After the 1870s, milk was regulated in the United States for being pasteurized, and still, the dairy factories are inspected regularly to ensure they are following the standards. Juice has a higher pH, so spoiled juice is generally not fatal, so it was not regulated strictly. However, by 1999, most liquid products were treated with heat to remove the germs in them.
Pascalization or High-Pressure Processing (HPP) and Pulsed Electric Field (PEF) are non-thermal processes used to pasteurize foods. The cold HPP deactivates the virus, yeasts, molds, and parasites present in the food. PEF involves the use of short electrical pulses for microbial inactivation while causing the least damage to the food.
Pros and Cons of Pasteurized Juice
Heat pasteurization is the most common type of pasteurization that can give the juice a different flavor, which is why most store juices taste differently from freshly made juices. Unpasteurized juice tastes better; hence almost everyone has a juicer at home to make fresh juice out of their supervised fruits.

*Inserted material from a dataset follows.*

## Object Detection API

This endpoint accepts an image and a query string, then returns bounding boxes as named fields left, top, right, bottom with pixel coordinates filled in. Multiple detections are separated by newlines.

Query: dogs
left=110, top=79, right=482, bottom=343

Pasteurized juice has nutrients but not as much as unpasteurized juice. Pasteurizing the juice means heating it, which kills any bad bacteria and vital nutrients. Heat causes vitamins to degrade and de-stabilize, and there are some proteins that our body cannot make; having those proteins decompose while heating our only source of them is not a good idea.
Processed orange juice has 26% fewer antioxidants than unprocessed one. Pasteurization is proven to reduce the vitamin C in juices, but some researchers like Sarah Ash, professor of nutrition at NC State University, tell that the loss is not that much, and pasteurized orange juice remains a good source of folate.
Difference between Pasteurized Milk and Juice
The actual process for pasteurizing milk and juice is the same; both are filled in a container then heated directly or indirectly until their temperature is high enough to kill the microbes in the liquid. The difference is in seriousness by which both are pasteurized, most countries don’t have strict regulations on pasteurizing juice, but for milk, the strictness is everywhere.
Milk contains very mild acid and other nutrients, which make it a good breeding ground for bacteria, while juices generally have a lower pH which makes them more immune to bacteria which increases their shelf-life. Contaminated milk can cause death, but infections from contaminated juices are not that serious.
Yes, the Juice Is Pasteurized
The first product that was pasteurized intentionally was wine, followed by commercial pasteurization of milk. With the success of milk, people started to pasteurize other food items, including juices, which enabled long-distance transport of juices and expanded the juice market. No doubt that the quality was lost, but with the majority of nutrients being preserved with some flavors, pasteurization has become a norm in juicing industry.
Like other liquids in the market, the juice is processed whether it’s adding preservatives, artificial flavors, nutrients, or something else. But to transport juice over long distances, the companies need to maintain a longer shelf-life, which is obtained by removing the bacteria from the juice by pasteurization. So, yes, the juice is pasteurized like milk is.